Information supplied
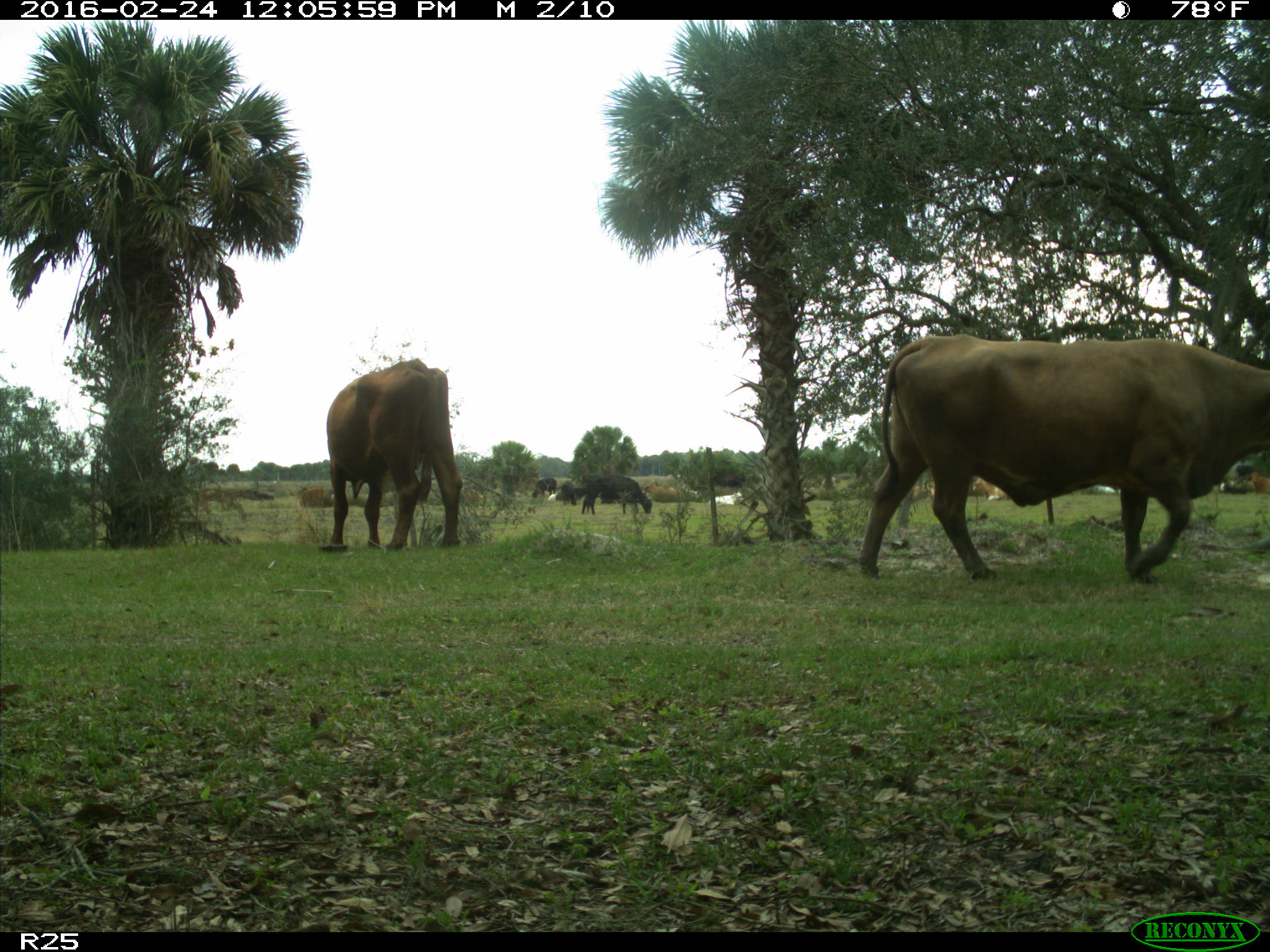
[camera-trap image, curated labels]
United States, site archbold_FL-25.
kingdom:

==

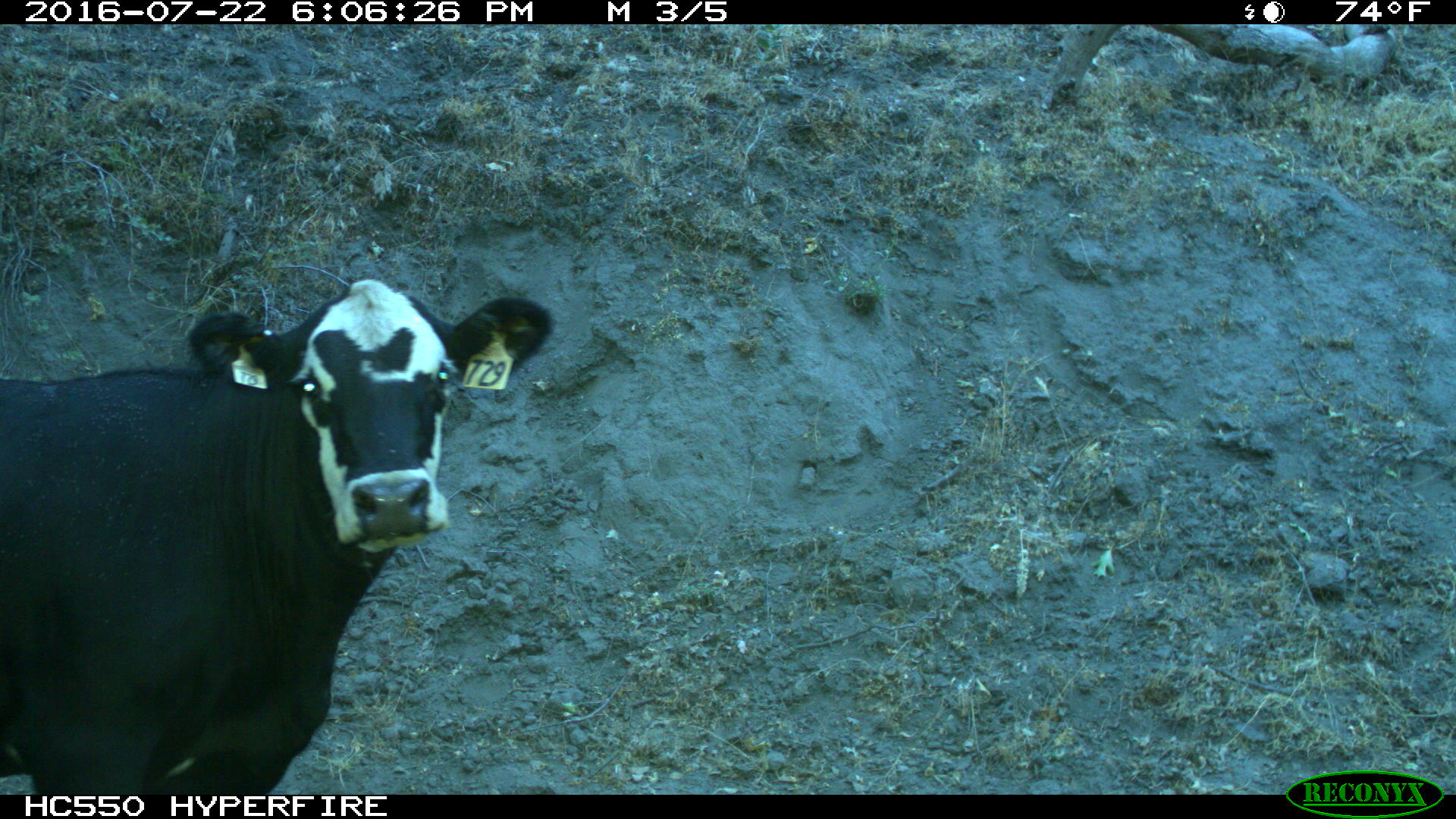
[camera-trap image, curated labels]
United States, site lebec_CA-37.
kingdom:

---

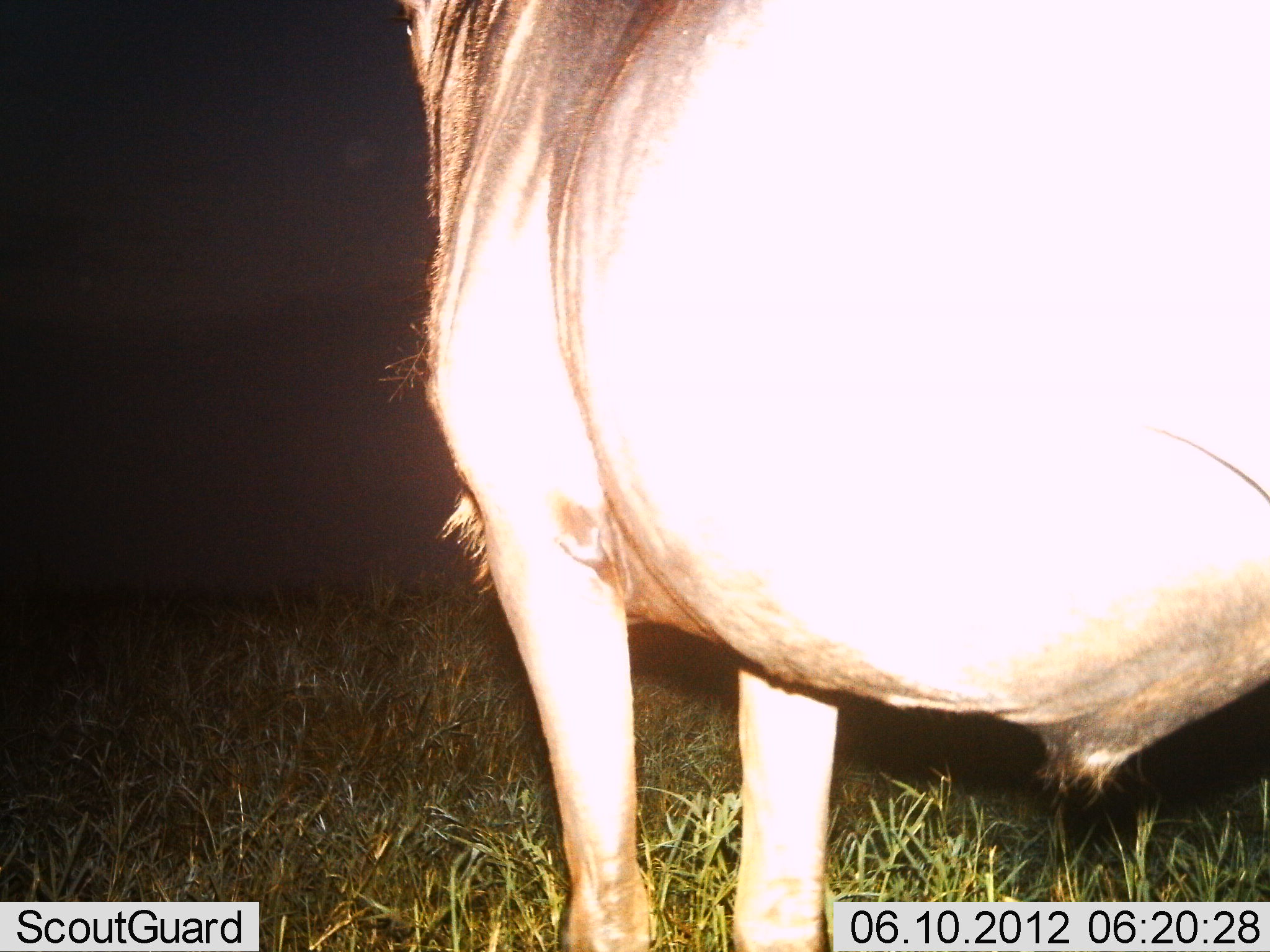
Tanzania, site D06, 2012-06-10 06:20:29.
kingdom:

What the task asks
Copy whichever lines in the listing above hold "site".

Answer box
United States, site archbold_FL-25.
United States, site lebec_CA-37.
Tanzania, site D06, 2012-06-10 06:20:29.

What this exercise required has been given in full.